Required task 1 - Which lines in the records contain the string "left" with matching case? Identify each one and copy it out in full.

We knew that one did not travel the Trans Siberian rail route for its scenic wonders alone. Sure, the Lake Baikal section was pretty, but once we got away from the lake and the endless taiga  with its sea of trees took over, one found oneself looking for other ways to pass the time. Catching up on our Mongolia blog entries, for example. Other than that we were left to our own thoughts and books and phones. There is only so much polite conversation you can have with the Japanese. There were only a few stations where the train stopped, but these were welcomed by everyone like they were some big traveling circus. The longer stops offered everyone the chance to get down on the platform and take photographs of themselves and anyone who happened to pass by. The staff were the star attraction with their sharp looking uniforms. Thus the day passed as we passed by Krasnoyarsk, Mariinsky and then it got dark and chilly by the time we got to Novosibirsk. V was even awake when Omsk arrived (in a manner of speaking) at 3 am and was interested enough to get off and stretch in the chilly morning air. Any activity on the platform was observed with keen interest. Shops selling eggs and other bites to eat caught everyone's attention whether they partook of the goods or not.
Our dinner lady brought another younger woman from her staff to get herself photographed with us. We enjoyed this little flirtation with our own celebrity. We took careful note of the fact the breakfast was only served after 10 am. Since our departure point, Tyumen would arrive at around 8:30, we pointed to our receipt and asked her if we would get that before we disembarked. She promptly went away and fetched a young man and did a little dance for us to explain that he would bring our breakfast items the next morning as the hour is too early for her to disturb her slumber. We indicated our understanding in expressive sign language.

Required task 2 - Extend the Trans-Siberian train journey account above, starting after its final sentence.

Supplied data -
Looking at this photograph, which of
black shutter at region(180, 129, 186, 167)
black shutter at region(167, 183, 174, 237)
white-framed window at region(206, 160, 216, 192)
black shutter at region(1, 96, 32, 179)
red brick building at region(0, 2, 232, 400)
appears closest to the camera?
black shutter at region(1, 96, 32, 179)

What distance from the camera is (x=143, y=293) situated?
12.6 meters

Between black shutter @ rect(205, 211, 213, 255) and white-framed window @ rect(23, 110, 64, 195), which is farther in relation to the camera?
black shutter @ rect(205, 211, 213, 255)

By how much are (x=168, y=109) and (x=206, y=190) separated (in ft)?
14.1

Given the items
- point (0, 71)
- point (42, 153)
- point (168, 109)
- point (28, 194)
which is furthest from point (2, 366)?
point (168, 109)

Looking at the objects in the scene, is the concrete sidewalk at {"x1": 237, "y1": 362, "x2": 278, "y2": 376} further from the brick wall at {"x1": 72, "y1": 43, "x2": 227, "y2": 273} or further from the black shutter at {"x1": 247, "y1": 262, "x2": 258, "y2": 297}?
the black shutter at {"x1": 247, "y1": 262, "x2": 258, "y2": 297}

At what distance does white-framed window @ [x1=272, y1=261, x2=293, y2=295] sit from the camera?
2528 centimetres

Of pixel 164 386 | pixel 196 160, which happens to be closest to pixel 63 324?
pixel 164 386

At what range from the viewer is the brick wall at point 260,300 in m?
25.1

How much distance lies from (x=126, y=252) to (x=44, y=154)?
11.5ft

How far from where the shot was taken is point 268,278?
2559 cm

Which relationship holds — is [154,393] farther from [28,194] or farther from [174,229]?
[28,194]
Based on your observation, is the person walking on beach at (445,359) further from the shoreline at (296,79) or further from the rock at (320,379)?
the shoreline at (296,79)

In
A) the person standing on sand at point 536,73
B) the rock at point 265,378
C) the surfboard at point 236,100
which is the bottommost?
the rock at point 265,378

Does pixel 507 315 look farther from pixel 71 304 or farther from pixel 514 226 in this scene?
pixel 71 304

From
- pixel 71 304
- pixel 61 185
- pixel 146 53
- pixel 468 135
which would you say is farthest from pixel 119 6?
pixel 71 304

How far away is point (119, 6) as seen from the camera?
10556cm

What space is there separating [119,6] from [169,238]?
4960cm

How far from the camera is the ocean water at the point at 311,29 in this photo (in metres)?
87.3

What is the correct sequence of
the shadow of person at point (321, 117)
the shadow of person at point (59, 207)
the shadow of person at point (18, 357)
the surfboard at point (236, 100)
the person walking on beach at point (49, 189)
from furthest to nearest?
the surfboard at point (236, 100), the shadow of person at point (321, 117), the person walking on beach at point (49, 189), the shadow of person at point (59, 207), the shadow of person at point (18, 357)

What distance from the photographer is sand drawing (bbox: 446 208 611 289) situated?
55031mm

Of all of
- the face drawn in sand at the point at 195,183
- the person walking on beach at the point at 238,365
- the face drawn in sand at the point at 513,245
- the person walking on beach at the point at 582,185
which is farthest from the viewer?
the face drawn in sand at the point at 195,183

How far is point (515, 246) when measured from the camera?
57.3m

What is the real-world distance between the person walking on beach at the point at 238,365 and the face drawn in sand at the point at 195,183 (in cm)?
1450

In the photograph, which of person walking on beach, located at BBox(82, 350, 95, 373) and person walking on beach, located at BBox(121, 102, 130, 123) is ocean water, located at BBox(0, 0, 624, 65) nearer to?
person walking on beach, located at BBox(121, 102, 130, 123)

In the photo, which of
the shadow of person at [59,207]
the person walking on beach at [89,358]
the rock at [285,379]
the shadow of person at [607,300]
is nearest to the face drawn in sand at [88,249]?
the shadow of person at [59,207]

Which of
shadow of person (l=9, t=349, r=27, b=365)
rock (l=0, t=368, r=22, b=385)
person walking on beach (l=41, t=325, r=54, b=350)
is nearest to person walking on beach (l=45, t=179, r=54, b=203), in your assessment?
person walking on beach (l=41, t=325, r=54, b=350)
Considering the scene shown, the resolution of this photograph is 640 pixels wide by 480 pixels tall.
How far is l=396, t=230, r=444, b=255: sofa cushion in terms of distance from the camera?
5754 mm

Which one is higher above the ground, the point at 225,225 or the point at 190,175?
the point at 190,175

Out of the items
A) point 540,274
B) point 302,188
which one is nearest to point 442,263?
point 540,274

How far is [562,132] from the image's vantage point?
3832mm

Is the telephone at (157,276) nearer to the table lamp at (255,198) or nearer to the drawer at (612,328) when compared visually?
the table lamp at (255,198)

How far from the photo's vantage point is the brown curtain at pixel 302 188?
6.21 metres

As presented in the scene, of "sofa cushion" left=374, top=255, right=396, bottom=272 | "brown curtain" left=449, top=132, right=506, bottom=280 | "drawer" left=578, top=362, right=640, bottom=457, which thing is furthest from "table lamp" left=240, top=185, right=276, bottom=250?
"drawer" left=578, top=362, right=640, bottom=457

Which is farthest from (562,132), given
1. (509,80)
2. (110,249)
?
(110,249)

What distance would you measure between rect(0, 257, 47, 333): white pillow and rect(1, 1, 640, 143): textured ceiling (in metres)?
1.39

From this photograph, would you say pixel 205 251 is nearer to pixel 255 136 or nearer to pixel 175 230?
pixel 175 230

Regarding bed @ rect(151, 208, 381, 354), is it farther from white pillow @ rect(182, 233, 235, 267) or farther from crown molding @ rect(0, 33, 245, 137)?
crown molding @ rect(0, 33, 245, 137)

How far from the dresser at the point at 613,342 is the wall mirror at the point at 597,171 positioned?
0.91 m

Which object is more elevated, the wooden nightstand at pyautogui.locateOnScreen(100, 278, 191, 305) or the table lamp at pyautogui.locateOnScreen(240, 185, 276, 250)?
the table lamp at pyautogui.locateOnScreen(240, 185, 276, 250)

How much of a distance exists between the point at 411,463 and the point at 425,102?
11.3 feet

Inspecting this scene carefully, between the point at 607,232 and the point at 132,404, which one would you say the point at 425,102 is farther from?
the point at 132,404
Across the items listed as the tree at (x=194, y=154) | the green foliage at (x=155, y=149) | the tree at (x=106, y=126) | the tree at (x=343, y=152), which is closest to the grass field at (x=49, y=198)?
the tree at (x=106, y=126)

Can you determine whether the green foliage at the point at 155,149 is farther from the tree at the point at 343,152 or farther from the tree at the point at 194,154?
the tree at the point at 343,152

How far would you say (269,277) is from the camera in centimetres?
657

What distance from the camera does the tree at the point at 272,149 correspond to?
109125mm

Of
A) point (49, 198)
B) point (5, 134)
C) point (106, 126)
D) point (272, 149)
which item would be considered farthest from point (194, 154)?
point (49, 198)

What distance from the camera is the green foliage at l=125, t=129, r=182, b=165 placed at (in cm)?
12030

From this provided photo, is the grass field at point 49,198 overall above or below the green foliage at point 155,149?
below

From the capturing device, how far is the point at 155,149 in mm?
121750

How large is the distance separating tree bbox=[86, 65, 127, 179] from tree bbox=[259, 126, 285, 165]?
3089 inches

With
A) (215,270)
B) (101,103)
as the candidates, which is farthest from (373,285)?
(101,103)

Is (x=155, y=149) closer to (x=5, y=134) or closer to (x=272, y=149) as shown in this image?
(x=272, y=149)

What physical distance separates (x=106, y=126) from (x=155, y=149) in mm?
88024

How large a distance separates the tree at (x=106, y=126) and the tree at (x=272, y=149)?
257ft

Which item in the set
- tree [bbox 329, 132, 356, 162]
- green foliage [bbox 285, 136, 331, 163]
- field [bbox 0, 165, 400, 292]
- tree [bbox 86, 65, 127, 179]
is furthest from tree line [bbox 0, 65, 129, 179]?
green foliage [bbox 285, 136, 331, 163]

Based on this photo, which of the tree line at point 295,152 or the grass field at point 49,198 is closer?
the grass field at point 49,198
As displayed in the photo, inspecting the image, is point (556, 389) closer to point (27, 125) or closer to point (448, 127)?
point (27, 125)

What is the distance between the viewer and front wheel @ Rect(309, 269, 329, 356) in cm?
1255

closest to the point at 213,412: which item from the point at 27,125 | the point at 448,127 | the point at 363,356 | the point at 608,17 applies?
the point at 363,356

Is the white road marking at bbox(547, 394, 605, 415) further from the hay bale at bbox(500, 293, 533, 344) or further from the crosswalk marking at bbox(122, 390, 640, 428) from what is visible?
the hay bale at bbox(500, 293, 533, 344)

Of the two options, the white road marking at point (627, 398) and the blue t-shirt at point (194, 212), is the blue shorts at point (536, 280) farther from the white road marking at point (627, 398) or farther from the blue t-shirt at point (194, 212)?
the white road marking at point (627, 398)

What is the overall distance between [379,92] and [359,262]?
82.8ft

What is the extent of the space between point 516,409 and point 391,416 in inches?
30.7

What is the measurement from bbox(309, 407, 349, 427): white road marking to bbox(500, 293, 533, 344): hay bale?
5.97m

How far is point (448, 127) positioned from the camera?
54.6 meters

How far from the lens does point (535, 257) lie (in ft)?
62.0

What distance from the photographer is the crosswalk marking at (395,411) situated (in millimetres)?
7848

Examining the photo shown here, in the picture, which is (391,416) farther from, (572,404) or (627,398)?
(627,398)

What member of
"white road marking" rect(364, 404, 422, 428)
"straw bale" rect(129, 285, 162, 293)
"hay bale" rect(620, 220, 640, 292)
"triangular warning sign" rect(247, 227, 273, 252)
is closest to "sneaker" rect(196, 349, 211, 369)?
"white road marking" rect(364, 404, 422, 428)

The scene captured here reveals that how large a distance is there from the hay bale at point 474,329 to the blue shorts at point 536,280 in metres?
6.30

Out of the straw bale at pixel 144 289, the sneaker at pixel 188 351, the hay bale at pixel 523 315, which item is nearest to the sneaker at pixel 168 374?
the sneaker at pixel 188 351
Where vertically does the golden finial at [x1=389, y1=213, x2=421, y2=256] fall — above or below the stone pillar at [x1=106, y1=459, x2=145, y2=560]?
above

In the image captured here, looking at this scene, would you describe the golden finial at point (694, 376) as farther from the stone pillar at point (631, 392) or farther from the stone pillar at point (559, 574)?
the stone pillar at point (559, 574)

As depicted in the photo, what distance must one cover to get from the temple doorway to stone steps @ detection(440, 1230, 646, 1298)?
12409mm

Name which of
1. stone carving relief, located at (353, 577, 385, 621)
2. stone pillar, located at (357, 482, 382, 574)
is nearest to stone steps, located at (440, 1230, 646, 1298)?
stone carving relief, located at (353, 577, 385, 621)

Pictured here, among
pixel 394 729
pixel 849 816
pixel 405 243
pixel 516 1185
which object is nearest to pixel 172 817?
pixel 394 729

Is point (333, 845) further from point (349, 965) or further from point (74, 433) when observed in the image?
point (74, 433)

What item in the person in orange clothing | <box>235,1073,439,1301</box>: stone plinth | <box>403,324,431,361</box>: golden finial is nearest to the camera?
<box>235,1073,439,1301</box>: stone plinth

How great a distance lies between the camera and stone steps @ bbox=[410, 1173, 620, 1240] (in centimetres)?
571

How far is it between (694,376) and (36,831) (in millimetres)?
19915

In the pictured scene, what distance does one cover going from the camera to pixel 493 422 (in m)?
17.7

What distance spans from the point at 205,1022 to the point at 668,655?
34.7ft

Written response 1 -
As presented in the scene, of "sofa cushion" left=374, top=255, right=396, bottom=272 | "brown curtain" left=449, top=132, right=506, bottom=280 | "drawer" left=578, top=362, right=640, bottom=457, which thing is furthest from "table lamp" left=240, top=185, right=276, bottom=250?
"drawer" left=578, top=362, right=640, bottom=457

Written response 2 -
The young man did as he was bid the next morning and we got off at Tyumen after saying our goodbyes to our companions, provodnitsa and the train. Our connecting train to Tobolsk would not depart for another couple of hours, but it would arrive in an hour and stay for an hour at Tyumen station. We got nice coffees from a machine in the station and finally found good use for the printed tickets. The woman watching over the facilities at the station insisted on checking these before allowing us to use them. The square in front of the station presented an orderly appearance with neatly parked green buses and an adjacent park. Went for a brief walk near the park to view the monuments there before returning back to the station and then boarding the train to Tobolsk. 110E originated from St. Petersburg and was on its way to N. Urengoy on the northern Siberian coast. We were getting off at the next stop (Tobolsk), a mere 3.5 hours away. What drew us to that city was the reputation of its old Kremlin as being the most beautiful and dramatic with its hilltop setting high over the river and old town below. That story in our next...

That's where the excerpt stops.